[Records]
====================

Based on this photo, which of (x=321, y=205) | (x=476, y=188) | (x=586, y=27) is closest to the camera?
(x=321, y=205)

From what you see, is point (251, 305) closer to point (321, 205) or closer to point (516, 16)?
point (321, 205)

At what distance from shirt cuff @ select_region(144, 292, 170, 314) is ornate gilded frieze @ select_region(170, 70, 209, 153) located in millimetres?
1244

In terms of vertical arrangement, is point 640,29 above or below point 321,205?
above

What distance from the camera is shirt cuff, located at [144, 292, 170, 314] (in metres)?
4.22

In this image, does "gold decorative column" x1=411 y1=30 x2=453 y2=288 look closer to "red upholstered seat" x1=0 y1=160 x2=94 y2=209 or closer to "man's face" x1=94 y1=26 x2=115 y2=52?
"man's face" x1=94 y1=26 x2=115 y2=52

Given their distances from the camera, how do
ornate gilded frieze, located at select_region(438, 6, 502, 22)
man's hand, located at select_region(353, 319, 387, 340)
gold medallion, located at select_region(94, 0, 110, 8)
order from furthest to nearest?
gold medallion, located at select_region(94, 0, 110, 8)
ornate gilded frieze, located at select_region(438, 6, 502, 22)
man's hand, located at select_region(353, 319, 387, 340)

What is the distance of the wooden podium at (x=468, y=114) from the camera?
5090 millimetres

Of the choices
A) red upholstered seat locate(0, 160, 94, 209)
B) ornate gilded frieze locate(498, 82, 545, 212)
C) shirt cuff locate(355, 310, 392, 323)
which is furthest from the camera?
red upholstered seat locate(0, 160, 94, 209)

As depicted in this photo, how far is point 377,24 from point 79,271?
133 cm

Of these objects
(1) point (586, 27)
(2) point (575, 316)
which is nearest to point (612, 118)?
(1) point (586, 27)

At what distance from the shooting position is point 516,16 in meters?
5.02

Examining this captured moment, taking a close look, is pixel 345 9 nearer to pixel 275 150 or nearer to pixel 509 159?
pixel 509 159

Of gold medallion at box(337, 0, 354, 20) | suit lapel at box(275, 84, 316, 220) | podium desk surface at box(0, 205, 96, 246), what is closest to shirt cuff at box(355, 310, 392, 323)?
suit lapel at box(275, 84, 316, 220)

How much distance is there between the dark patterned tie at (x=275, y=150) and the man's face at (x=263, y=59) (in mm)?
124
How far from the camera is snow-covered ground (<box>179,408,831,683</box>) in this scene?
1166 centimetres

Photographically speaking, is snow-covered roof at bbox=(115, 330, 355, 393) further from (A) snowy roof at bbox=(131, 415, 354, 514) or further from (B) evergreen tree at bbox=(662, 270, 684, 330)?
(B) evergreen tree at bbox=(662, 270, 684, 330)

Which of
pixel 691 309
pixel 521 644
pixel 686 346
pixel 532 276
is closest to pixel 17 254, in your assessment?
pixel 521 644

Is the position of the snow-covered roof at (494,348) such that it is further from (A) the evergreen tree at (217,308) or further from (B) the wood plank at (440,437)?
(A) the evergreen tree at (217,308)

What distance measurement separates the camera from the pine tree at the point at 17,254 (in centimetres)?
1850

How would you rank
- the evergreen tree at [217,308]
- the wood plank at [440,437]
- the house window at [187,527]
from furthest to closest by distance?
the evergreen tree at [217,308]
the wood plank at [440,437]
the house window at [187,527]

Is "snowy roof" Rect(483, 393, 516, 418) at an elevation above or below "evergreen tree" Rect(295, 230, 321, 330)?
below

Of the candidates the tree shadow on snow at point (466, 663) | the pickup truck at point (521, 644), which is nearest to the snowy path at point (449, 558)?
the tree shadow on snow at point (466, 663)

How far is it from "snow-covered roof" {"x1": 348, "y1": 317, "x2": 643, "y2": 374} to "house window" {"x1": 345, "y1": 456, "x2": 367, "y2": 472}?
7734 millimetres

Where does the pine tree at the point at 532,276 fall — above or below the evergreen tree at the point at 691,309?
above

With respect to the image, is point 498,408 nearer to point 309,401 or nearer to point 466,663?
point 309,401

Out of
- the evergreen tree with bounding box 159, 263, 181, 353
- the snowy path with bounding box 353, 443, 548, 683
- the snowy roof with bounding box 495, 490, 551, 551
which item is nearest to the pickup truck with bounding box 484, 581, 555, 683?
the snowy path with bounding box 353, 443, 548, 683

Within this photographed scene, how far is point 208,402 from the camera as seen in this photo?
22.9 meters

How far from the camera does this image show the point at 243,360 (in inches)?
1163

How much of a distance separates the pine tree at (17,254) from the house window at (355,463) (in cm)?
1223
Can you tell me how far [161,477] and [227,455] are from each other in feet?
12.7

====================

## Goal
Arrange the entries, from the line containing "How far from the camera does" through the end of the entries, as a Markdown table with the columns Row and Text. Number each line in Row and omit blank lines.

## Result
| Row | Text |
|---|---|
| 1 | How far from the camera does this image show the point at 243,360 (in inches)? |
| 2 | 1163 |
| 3 | How much of a distance separates the pine tree at (17,254) from the house window at (355,463) (in cm)? |
| 4 | 1223 |
| 5 | Can you tell me how far [161,477] and [227,455] are from each other in feet? |
| 6 | 12.7 |